Frequently asked questions
What is the best way to take a hypothyroidism history in PLAB 2?
Hypothyroidism stations test whether candidates can identify the slow-onset symptom cluster that patients often attribute to ageing, depression, or menopause. The candidate must connect fatigue, weight gain, cold intolerance, and cognitive slowing into a single diagnosis. Mrs Crawford is 52, presenting with 6 months of fatigue, weight gain, and feeling cold.
Where are marks won and lost in this hypothyroidism station?

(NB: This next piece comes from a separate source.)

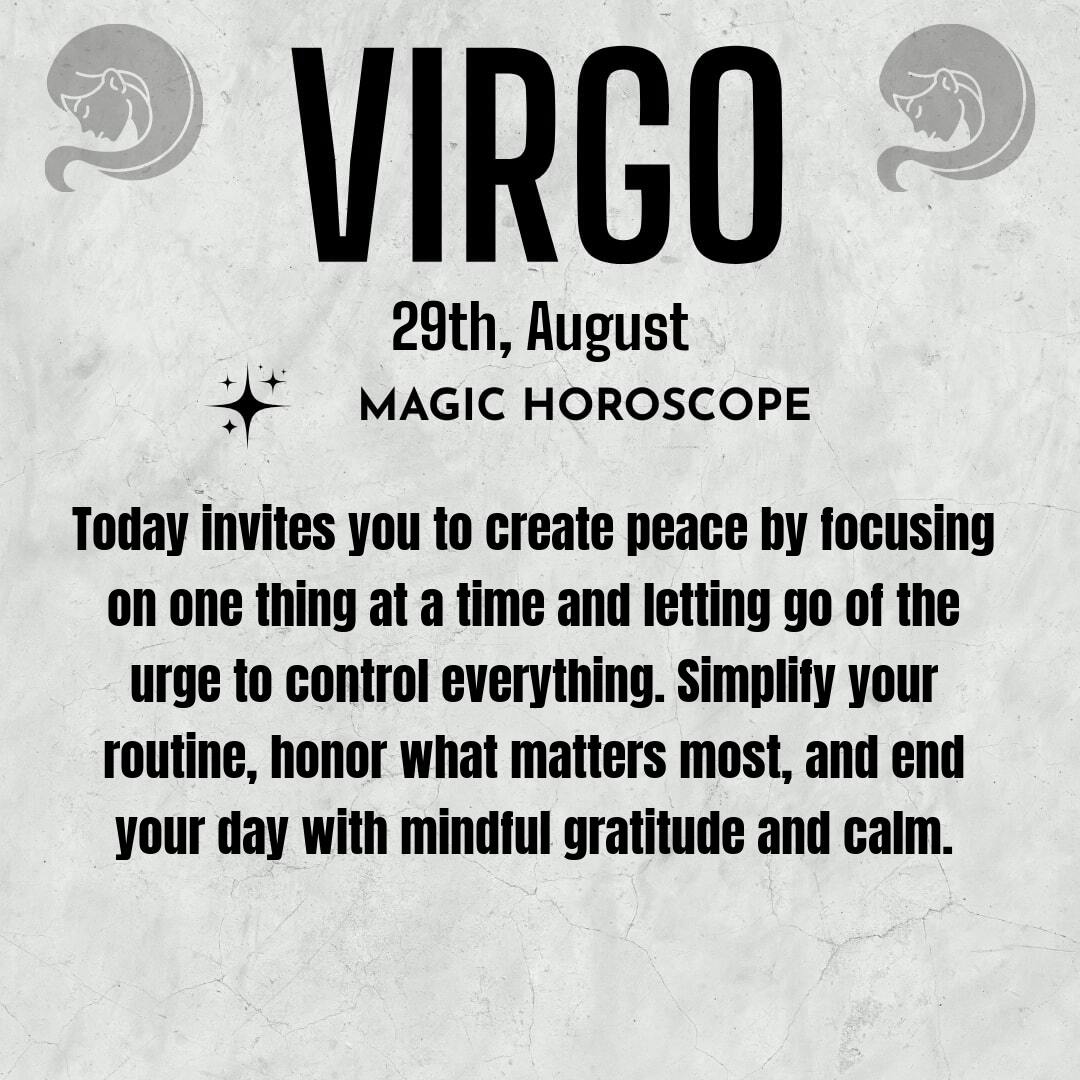 VIRGO

29th, August

MAGIC HOROSCOPE

Today invites you to create peace by focusing on one thing at a time and letting go of the urge to control everything. Simplify your routine, honor what matters most, and end your day with mindful gratitude and calm.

Examiners reward: Complete hypothyroid symptom assessment. Depression and menopause actively distinguished. Family history of autoimmune disease checked. Medication review for thyroid-affecting drugs. Candidates are penalised for: Not identifying the hypothyroid cluster. Accepting depression or menopause without investigation. Not checking medications.
Where do candidates most often go wrong in this station?
Diagnosing depression without checking thyroid function. Hypothyroidism is one of the most commonly missed causes of fatigue and low mood. Candidates who prescribe antidepressants or refer for CBT without checking TFTs miss a treatable medical cause.
Can I do well in this station without real-world experience of hypothyroidism?
This station rewards process over personal experience. The skill being assessed: Distinguishing hypothyroidism from depression: hypersomnia not insomnia, cold not hot, no primary anhedonia, frustration rather than primary low mood. Work through the consultation approach above, then rehearse it aloud under the 8-minute time pressure so the structure holds up in the exam.